Friday was spent meeting our session facilitators, hanging decorations, and working out last minute kinks in the schedule. This was an incredibly busy (and highly enjoyable!) day. We really wanted to bring the garden vision to life, and that meant that we were going to create a giant paper tree as the centerpiece. This turned into two trees, one of which included vines hanging from the ceiling!
Our facilitators often remarked that they appreciated how much effort we put into making the space look like a garden, and how they loved our commitment to making sure that they had what they needed. We left Friday night with a fully decorated space and looking forward to a two days of awesome sessions.
At some point in the planning conversations, we had decided that since our space is a garden, and we were the space curators, that it made sense for us to dress like gardeners!
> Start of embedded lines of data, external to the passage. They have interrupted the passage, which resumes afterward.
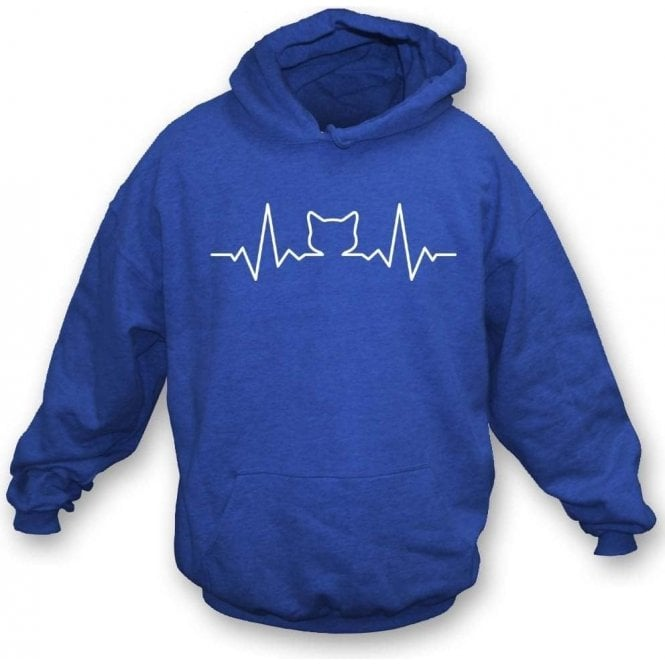 Cat Heartbeat Kids Hooded Sweatshirt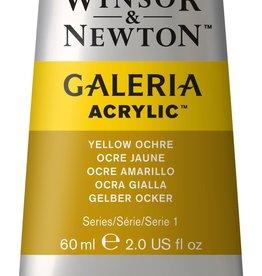 WInsor & Newton Acrylverf W&N Galeria 60ml Gele Aarde Oker  744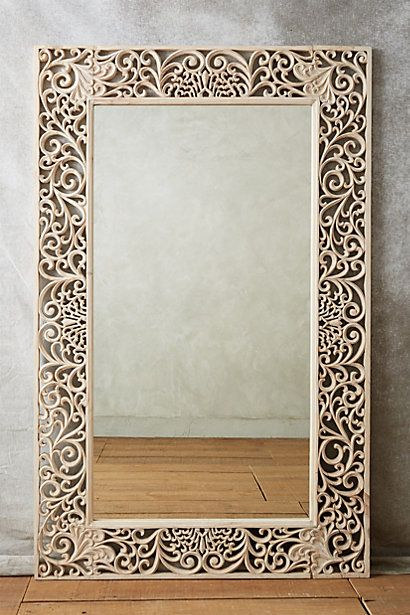 Oh. Oh man.  Beau Soir Mirror - anthropologie.com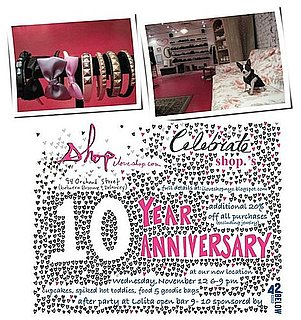 Retail Happenings: Shop Celebrates Ten Years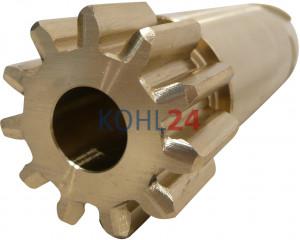 Ritzel für Anlasser der BNG...-Serie BPD...-Serie 000140....-Serie 0001501...-Serie Bosch 2006381558 11 Zähne 3 Splines Bronze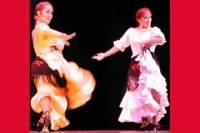 Carolina Lugo's and Carolé Acuña's Ballet Flamenco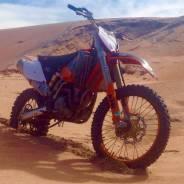 KTM 450 SX. 450 куб. см., исправен, без птс, с пробегом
Luke did an awesome job ordering us outfits and we spent the entire weekend wearing them as we tended to our decorations and plants (and made sure that our sessions ran smoothly and that our facilitators had what they needed, of course).
Getting in the Van
We were determined to not let the small size of our team hinder our ability to create an impactful space and provide an excellent experience to facilitators and attendees. We took minimal breaks throughout the days leading up to the festival, and both days during the event. I had been listening to lots of Henry Rollins leading up to the festival, and was telling Luke about how the phrase get in the van came to be a battlecry for those who just simply get things done. We were reflecting on the experience and how we could have given in to frustration and stress at any point due to losing team mates and becoming overwhelmed, but instead we chose to get in the van each time. Each day of the festival we got into the van. During some stressful moments when we needed to do last minute fixes to the schedule, we got in the van. When we were exhausted after ten hours of setting up our space but still needed to move around desks and chairs, we got in the van! Our facilitators and attendees were happy that we did and witnessing (and hearing) them mention how great they thought our space was, how much they enjoyed the sessions, and how much people loved experiencing our garden felt incredible.
The weeks leading up to the festival were so filled with lots of late night thoughts and meetings about the space, and it felt strange once the festival finished. It was cathartic but also somewhat sad in the way that it always is once a massive event or project finishes. I greatly appreciate the dedication, brilliance, and hard work that my team mates put into our space. I have the utmost respect and admiration for them, and will continue to get in the van knowing that I have such incredible peers by my side.